The PayoffBy Kim S. Nash | Posted 2004-02-05 Email Print
Is Wal-Mart an unstoppable force? Larry Johnston may be the yardstick. The former GE Appliance savior is now trying to beat the nation's largest grocer at its own gamewith a combination of brains and technology.
Albertson's has been able to cut costs in certain areas, most notably by getting rid of 165 money-losing stores. But even with the half-billion dollars of savings Johnston has achieved, some key costs are going up. Administrative and operating expenses rose 2.4% between fiscal 2000 and fiscal 2002, from $8.4 billion to $8.6 billion.

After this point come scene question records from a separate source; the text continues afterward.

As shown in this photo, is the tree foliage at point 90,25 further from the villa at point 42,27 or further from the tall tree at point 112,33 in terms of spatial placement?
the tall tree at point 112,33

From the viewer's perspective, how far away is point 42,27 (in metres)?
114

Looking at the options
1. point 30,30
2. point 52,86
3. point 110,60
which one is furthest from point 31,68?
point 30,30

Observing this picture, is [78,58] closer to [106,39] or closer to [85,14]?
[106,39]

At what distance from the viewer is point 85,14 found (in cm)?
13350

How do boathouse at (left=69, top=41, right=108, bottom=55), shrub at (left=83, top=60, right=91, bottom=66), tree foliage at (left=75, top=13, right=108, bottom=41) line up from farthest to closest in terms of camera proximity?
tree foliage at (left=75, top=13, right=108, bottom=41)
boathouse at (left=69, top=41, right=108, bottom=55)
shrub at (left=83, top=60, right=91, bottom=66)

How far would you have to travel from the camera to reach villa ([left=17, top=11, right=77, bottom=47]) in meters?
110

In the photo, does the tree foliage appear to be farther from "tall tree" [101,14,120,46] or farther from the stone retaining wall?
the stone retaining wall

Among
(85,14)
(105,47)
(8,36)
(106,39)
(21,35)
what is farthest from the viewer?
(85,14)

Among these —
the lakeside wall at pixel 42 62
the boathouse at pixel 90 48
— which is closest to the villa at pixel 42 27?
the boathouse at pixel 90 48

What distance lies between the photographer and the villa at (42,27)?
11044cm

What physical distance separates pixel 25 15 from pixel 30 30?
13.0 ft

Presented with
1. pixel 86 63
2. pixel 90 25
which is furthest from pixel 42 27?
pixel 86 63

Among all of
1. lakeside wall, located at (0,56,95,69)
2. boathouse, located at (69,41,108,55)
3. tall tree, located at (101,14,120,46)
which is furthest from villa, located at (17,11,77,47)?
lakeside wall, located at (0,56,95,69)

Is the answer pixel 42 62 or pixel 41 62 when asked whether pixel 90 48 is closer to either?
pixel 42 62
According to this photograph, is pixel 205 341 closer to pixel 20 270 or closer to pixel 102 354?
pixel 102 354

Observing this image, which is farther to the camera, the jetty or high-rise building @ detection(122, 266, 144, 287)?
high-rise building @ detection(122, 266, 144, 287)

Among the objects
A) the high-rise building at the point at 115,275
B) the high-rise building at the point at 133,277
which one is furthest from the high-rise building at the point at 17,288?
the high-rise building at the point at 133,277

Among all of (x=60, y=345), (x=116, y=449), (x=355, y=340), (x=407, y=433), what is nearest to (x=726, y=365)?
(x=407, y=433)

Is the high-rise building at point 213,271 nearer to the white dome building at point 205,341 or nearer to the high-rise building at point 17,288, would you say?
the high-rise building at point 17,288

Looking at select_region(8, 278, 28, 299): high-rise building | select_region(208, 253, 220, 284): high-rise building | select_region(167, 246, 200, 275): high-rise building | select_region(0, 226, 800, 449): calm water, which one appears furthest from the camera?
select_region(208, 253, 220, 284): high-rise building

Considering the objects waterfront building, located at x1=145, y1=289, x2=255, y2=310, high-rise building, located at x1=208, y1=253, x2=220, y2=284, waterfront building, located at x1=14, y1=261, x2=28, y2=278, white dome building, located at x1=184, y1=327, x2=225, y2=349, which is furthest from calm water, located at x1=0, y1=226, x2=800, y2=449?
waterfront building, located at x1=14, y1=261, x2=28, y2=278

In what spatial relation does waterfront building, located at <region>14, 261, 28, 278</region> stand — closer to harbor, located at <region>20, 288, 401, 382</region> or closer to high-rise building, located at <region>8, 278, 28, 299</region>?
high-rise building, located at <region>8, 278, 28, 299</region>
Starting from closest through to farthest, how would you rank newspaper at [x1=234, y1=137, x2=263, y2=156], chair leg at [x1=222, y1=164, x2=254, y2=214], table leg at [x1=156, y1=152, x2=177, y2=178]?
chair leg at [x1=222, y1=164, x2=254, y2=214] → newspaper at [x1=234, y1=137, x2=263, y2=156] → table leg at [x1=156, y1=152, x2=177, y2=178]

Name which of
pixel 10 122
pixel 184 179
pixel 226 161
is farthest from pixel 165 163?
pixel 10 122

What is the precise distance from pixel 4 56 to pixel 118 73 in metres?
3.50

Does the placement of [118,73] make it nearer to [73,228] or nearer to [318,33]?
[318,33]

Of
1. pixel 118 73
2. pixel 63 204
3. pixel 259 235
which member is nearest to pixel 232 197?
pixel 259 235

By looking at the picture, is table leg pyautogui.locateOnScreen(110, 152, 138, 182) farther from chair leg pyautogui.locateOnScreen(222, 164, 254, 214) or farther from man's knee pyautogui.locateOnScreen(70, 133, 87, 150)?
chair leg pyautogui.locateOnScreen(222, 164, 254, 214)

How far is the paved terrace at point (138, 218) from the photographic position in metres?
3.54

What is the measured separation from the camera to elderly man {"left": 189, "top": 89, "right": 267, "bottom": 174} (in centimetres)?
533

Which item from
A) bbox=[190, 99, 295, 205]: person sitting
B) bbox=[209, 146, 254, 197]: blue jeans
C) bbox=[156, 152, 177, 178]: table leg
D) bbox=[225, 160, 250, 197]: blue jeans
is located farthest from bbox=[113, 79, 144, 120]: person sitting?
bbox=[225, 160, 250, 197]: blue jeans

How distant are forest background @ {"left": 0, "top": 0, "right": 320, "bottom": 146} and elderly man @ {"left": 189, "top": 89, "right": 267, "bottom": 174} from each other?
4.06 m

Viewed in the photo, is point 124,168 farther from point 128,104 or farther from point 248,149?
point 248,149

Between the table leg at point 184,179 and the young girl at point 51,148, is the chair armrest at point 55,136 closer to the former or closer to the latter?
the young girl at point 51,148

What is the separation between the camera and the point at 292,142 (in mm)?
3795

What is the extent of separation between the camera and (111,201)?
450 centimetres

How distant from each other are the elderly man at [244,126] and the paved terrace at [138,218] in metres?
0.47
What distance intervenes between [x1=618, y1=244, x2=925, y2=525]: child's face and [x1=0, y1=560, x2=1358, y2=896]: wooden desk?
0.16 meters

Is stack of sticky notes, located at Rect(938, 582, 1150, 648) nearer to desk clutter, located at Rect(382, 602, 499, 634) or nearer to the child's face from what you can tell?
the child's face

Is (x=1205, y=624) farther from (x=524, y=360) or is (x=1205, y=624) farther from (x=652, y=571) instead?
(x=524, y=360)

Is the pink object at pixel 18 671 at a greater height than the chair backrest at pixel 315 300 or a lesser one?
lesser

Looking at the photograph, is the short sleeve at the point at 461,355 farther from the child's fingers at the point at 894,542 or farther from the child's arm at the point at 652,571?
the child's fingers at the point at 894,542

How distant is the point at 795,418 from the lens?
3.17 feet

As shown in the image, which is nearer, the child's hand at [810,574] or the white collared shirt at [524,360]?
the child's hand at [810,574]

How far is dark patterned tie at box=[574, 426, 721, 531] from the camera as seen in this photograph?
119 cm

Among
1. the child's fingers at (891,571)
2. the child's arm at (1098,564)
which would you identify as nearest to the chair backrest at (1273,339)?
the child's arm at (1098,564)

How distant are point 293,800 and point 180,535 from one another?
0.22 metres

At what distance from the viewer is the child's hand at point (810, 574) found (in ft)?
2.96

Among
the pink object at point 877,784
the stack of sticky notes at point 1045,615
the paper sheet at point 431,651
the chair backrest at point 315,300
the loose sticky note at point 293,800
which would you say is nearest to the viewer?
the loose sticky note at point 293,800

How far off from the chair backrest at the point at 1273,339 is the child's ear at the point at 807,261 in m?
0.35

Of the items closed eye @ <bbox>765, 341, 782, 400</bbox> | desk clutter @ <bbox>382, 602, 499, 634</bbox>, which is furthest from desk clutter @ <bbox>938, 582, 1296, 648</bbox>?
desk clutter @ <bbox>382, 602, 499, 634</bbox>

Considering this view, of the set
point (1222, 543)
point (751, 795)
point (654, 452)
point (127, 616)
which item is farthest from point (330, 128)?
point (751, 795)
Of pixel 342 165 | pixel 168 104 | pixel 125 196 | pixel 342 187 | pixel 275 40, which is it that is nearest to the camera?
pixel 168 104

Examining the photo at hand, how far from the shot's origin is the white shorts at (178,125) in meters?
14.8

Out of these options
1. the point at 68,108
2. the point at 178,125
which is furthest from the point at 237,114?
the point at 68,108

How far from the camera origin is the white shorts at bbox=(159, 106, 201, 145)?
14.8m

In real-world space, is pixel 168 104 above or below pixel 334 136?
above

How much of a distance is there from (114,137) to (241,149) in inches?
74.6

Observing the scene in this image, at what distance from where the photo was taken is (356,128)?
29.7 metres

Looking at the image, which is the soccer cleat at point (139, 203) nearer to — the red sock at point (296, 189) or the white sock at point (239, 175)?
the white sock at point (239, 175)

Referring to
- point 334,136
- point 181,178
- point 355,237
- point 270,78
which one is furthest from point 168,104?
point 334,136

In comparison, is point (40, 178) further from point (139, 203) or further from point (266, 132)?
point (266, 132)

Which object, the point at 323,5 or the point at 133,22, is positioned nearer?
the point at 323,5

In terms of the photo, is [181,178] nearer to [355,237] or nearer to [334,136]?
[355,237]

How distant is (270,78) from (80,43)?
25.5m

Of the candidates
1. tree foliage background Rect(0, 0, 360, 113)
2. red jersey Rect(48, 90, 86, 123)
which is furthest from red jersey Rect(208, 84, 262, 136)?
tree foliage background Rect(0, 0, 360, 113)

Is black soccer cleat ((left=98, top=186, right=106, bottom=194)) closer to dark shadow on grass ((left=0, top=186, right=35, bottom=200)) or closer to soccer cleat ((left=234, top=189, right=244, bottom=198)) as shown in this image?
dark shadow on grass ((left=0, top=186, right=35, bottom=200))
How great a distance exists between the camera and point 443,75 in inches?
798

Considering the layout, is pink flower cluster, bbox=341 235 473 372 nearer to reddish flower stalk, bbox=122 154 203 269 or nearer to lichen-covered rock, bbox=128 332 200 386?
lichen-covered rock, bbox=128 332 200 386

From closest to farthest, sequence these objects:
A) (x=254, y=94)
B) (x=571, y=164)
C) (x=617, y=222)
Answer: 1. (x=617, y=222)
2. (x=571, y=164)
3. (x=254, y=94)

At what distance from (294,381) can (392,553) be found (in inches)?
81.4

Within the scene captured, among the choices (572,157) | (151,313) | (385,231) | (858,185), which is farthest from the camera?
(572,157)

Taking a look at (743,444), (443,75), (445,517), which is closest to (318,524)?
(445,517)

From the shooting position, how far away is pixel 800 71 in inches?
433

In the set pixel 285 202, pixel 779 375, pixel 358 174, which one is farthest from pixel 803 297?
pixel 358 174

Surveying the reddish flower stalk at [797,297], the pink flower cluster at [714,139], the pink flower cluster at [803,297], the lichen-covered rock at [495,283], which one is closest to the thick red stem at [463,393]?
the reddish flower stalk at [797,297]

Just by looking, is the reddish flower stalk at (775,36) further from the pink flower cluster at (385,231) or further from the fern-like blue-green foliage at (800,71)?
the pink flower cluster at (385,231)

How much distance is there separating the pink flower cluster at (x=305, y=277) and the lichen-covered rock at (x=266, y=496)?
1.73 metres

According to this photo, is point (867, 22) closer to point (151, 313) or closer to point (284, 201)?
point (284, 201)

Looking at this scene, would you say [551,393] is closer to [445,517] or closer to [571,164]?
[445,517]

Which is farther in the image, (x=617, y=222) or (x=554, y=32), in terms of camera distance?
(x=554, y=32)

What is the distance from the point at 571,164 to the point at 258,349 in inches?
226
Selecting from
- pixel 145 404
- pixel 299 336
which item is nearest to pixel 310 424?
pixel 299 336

Sales have been hammered by the strike in California, but even before that, Albertson's managed only a 1% increase in sales in the first three quarters of 2003 compared to the same period the year before. That compared to a combined 3% growth rate for five major competitors, including Kroger and Safeway.
Wal-Mart, meanwhile, stormed ahead over the same period, growing 10% overall. Grocery sales now comprise about 22%, or $56 billion, of Wal-Mart's total annual sales.
Albertson's has made gains on its technological revolution. Results from those efforts will start showing up in increases to same-store sales this year, Johnston promises. However, the strike has dealt a severe blow to his dreams of becoming the number-one grocery retailer. That ship has sailed, and Wal-Mart is firmly at the helm. Wal-Mart already sells 50% more groceries than Albertson's and with plans in 2004 to open 30 more Wal-Mart Neighborhood Markets and 210 Supercenters, the gap may become insurmountable. Combined, those stores will add about $4.5 billion in grocery sales to Wal-Mart's lead.
"It's probably going to get worse for [Albertson's] before it gets better," says Dan Geiman, a retail analyst with Seattle brokerage firm McAdams Wright Regan. "The whole sector is under some pretty severe price pressure and Wal-Mart just keeps rolling out into more of their markets." Whalen, the California retail analyst, says the strike has gone on long enough for loyal Albertson's shoppers to develop other habits. "Some of those customers are not going to come back. It could take several years to repair the damage," he says.
Burt Flickinger, managing director of Strategic Resource Group, a New York retail-consulting firm, agrees this will be another terrible year for Albertson's. However, he thinks Johnston's on target with his plans and results will follow. "The previous management postponed the company's technology problems. He's had to make up for a decade of foot-dragging," says Flickinger.
One advantage Albertson's does have is that unlike its closest competitors Kroger and Safeway, it has strong drugstores among its holdings, operating under the Sav-on and Osco brands. Margins are much better there than in groceries. Plus, many Albertson's stores are in urban centers, such as Chicago, which Wal-Mart has found difficult to penetrate. "It's a significant weapon, because whereas the grocery business is not growing, America is certainly keeping itself well-medicated," says Neil Stern, a drugstore analyst with Chicago firm McMillan Doolittle.
All agree, however, that Wal-Mart's charge into the markets Albertson's most covets, particularly California, is only just beginning.
The clock is ticking. At the same executive conference in New York where Johnston spoke, Dick Cavanaugh, president and chief executive of The Conference Board, discussed his research regarding "outsider" CEOs: Executives who switch industries when they take over a company "have really high performance during their first four years and relatively low performance during their last four years," he said.
Johnston checked his watch and chuckled. He'll enter year four in April.